On Wed, 9 Dec 2009, Anthony Williams wrote:
So far I have not yet met any 64-bit platform that provides 64 bits of (user-space!) address space (the same cannot be said of 32-bit platforms), so I would say that any use of spare bits on 64 bit is safe (for user-space!).
As Chris also noted, I would be wary of using them for ABA checking though: it's easy to overflow a 16-bit counter quite quickly, and that's all you've got even if the OS only uses 48 of your 64 bits for address space.
This concern is certainly valid for basically any algorithm that uses "generation counters" or similar constructs for disambiguation (it could be argued that even 32 bits may not be enough). Using spare bits at all should however be considered a valid technique.

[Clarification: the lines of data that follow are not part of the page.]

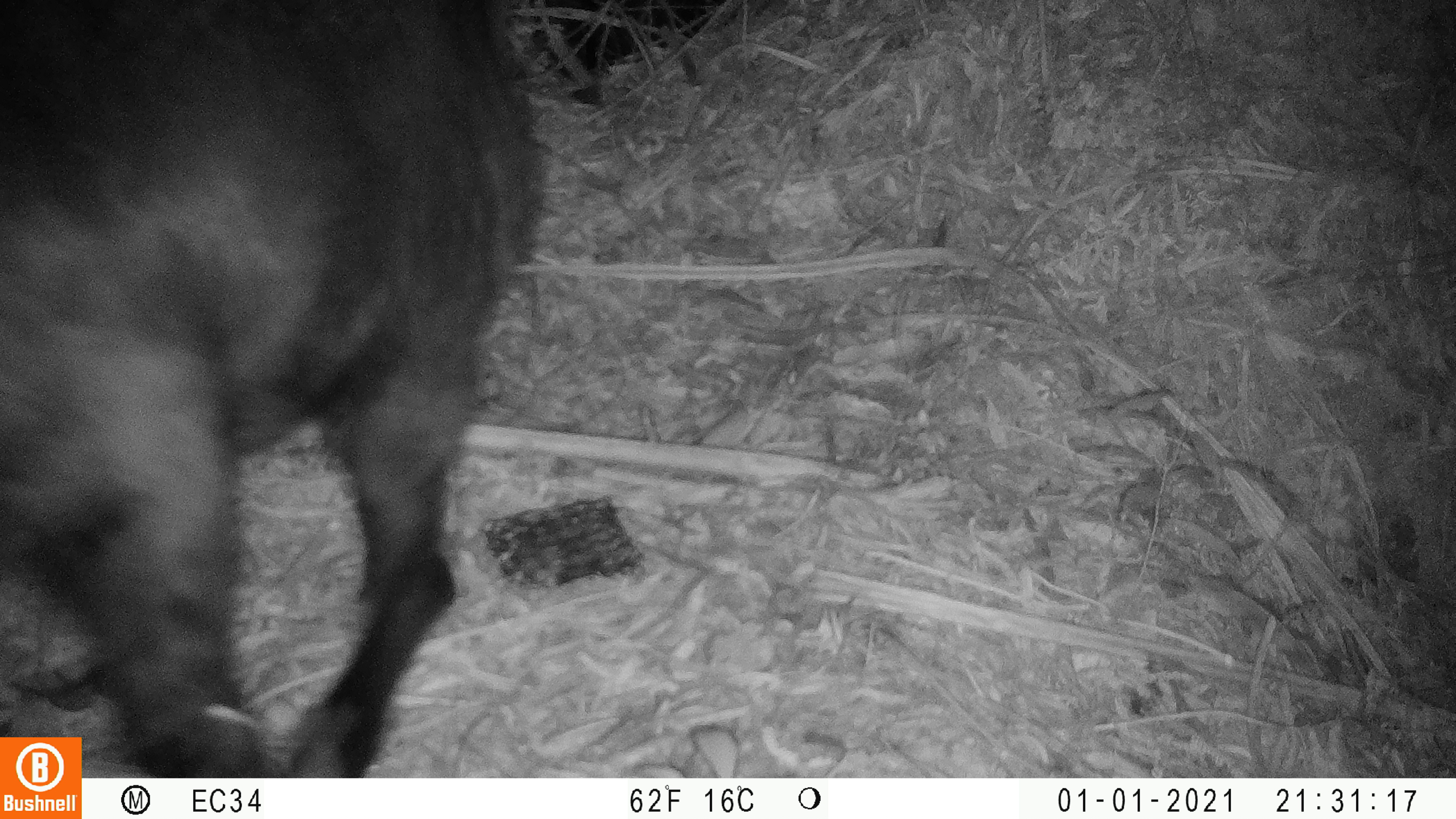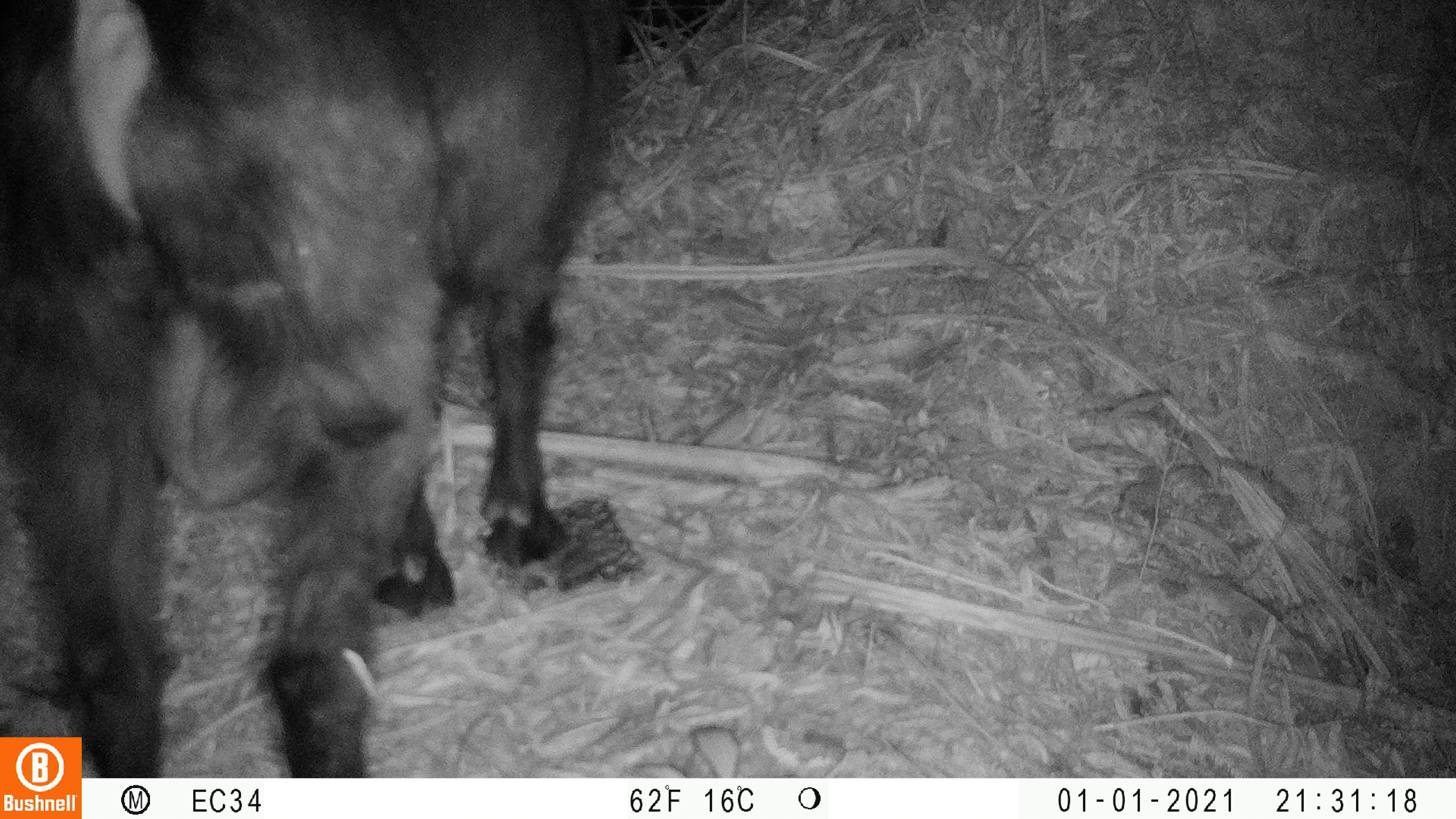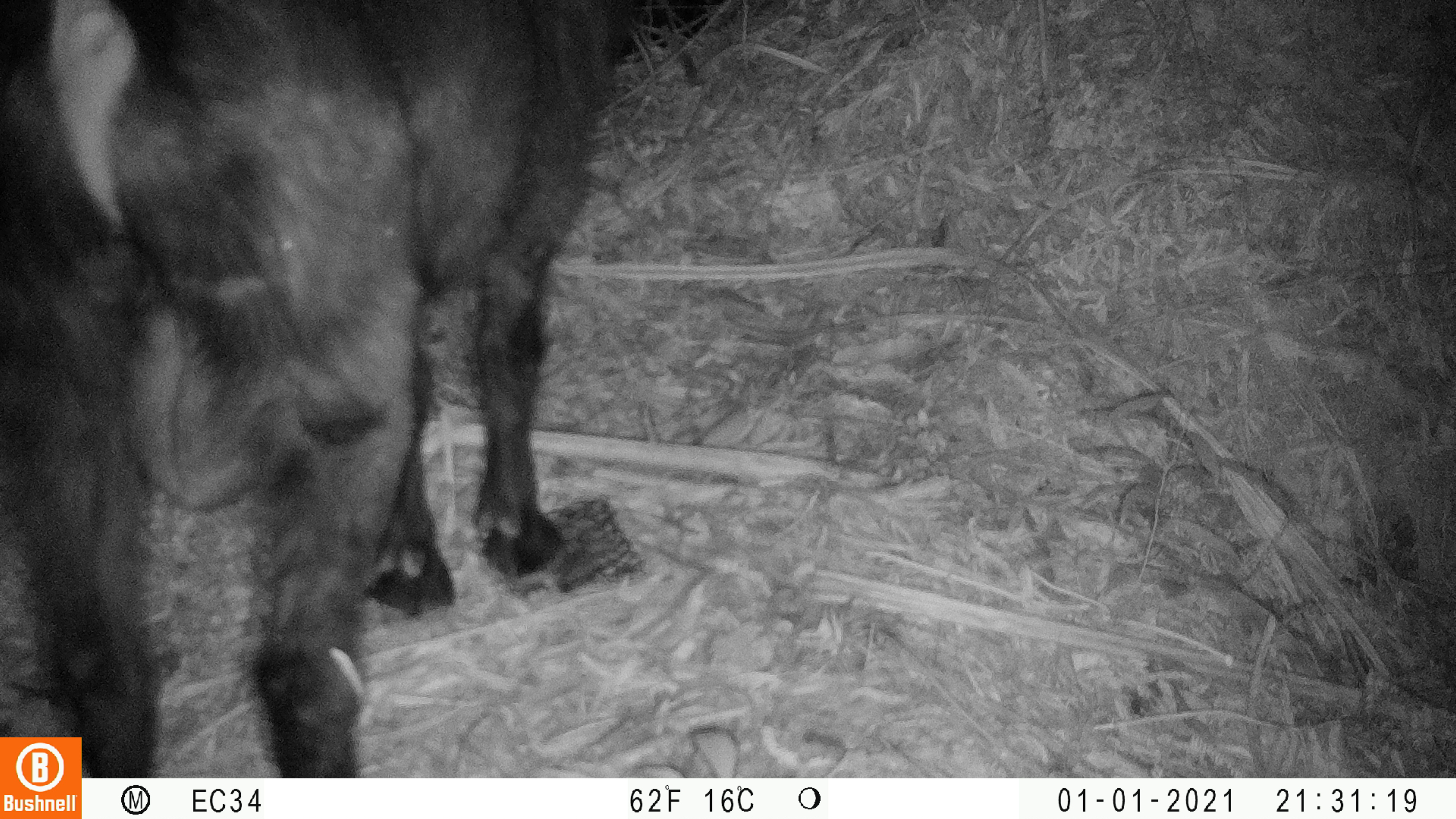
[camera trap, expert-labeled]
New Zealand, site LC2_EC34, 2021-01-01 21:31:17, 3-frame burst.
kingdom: Animalia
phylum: Chordata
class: Mammalia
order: Artiodactyla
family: Bovidae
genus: Capra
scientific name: Capra hircus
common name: goat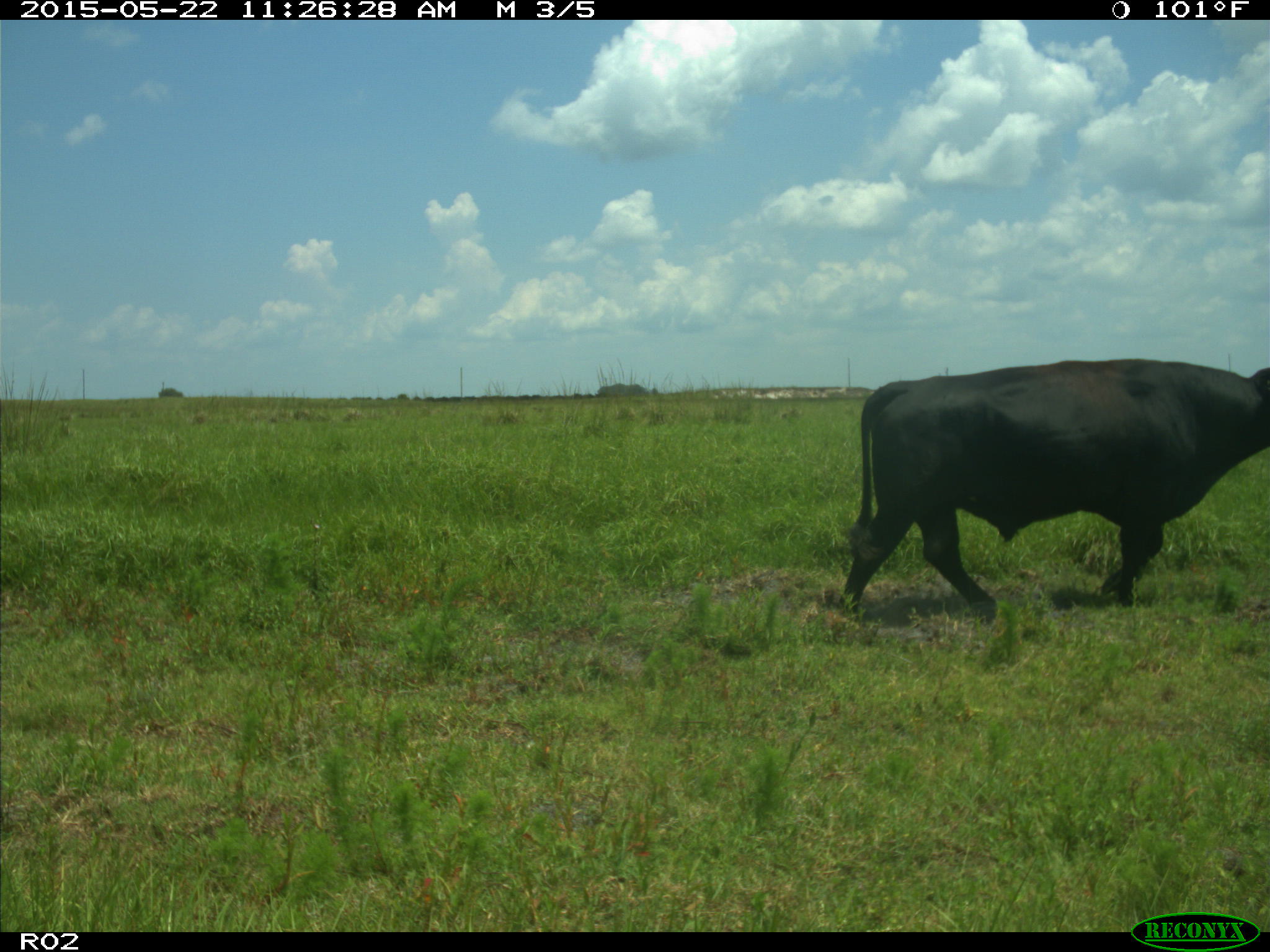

FWIW there are other ways to avoid ABA than tagging pointers, and without DCAS on 32-bit, see e.g. this sample implementation of a lock-free stack:
http://www.chaoticmind.net/~hcb/projects/boost.atomic/stack.hpp
Yup. Incidentally, you don't even need to count the nodes in push, provided you're careful when reclaiming nodes in pop.
hm, I'm not sure what you mean, I don't think I am counting anything but the number of threads in the critical section?
The downside of this technique is that if the traffic is too heavy then the ref count never reaches zero, so the nodes can never be reclaimed.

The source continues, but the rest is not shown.